PMC · DOI: 10.1007/s11356-024-33875-w · 2024-06-24

## TL;DR

The study investigates E. coli isolates from hospital wastewater that produce BEL-1 and KPC-2 enzymes, suggesting they adapted to sewage rather than coming directly from patients.

## Contribution

The paper presents evidence that BEL-1-producing E. coli may have evolved in hospital sewage ecosystems rather than originating from human sources.

## Key findings

- BEL-1 and KPC-2 co-producing E. coli isolates were found in hospital wastewater over 10 months.
- The isolates carried similar plasmids with shared genetic regions and a phage-like structure, suggesting in situ adaptation.
- No colonized patients were found, supporting the idea that these isolates originated in the sewage environment.

## Abstract

Hospital sewage is an ecosystem that facilitates the transfer of antibiotic and heavy metal resistance genes and the interaction of human and environmental bacteria.
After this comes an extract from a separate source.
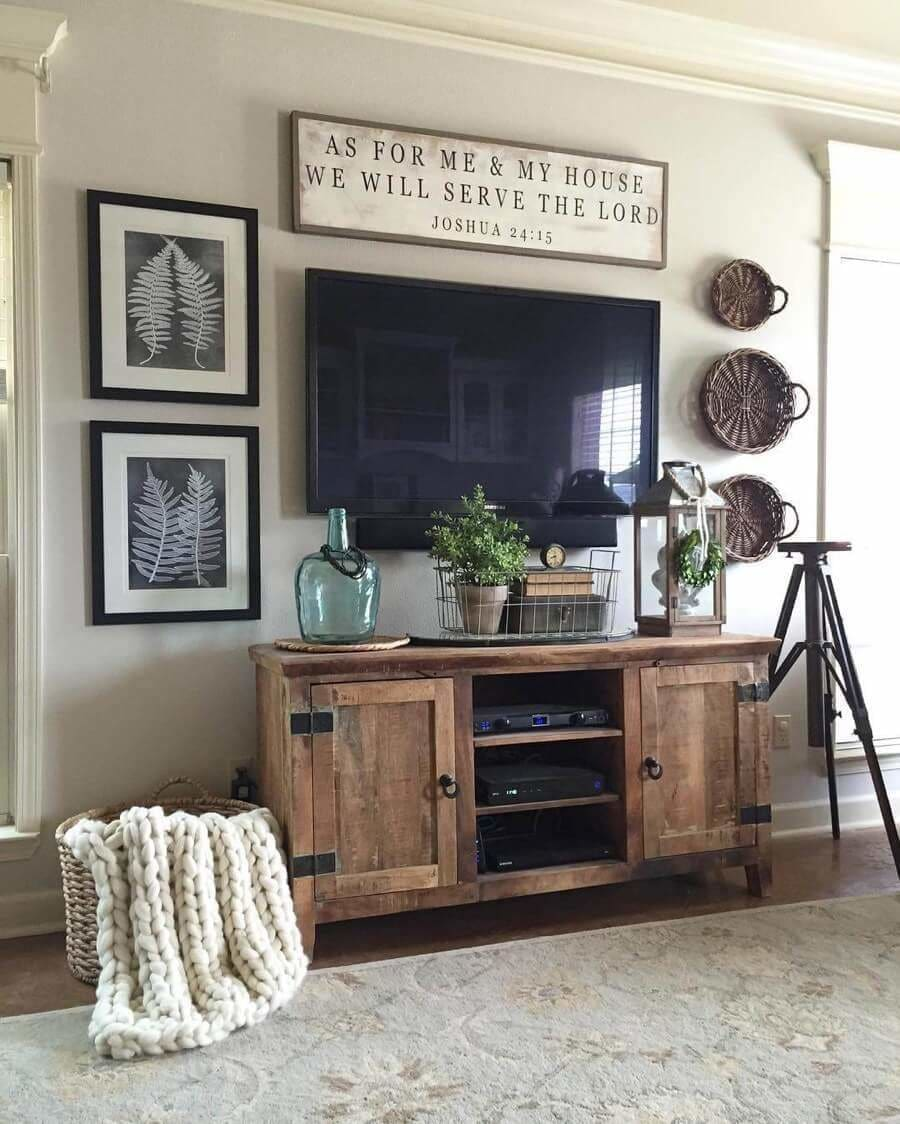 This entertainment area is highlighted with a very popular Bible verse used by many to find inspiration in there home. Again, we see balance in the use of different elements on each side of the TV. With black and white fern prints to one side and round wicker trays of varied sizes on the other. The weathered wooden console below ties everything together with another convenient storage area, this time for the TV's electronic devices.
In this environment, we have detected the presence of 7 KPC-2 and BEL-1 co-producing E. coli isolates of two different clones over a 10-month period in the same hospital. All isolates carried blaKPC-2 and the operon mer on the same IncP plasmid of similar size and an IncN plasmid of different size each clone carrying blaBEL-1. Both IncN-blaBEL-1 plasmids shared a 77 kb region containing blaBEL-1 alongside with fosE, bla
OXA-10 and aac(6’)-1b genes in a class 3 integron within a Tn3 transposon. The major IncN plasmid contained in addition a region homolog to P1-like bacteriophage RCS47, including the lytic RepL and lysogenic proteins, but other phage regions were incomplete. The characters such as the temporal persistence in sewage, the absence of colonized patients in the hospital or in the region, the presence of a p1 phage-plasmid fusion and the infrequent class 3 integron as genetic platform would indicate that BEL-1-producing isolates could have been generated in situ by adaptation to human sewage. Part of the microbiota in these discharges could be explained by the interactions of sewage ecosystems and not derive directly from the hospital.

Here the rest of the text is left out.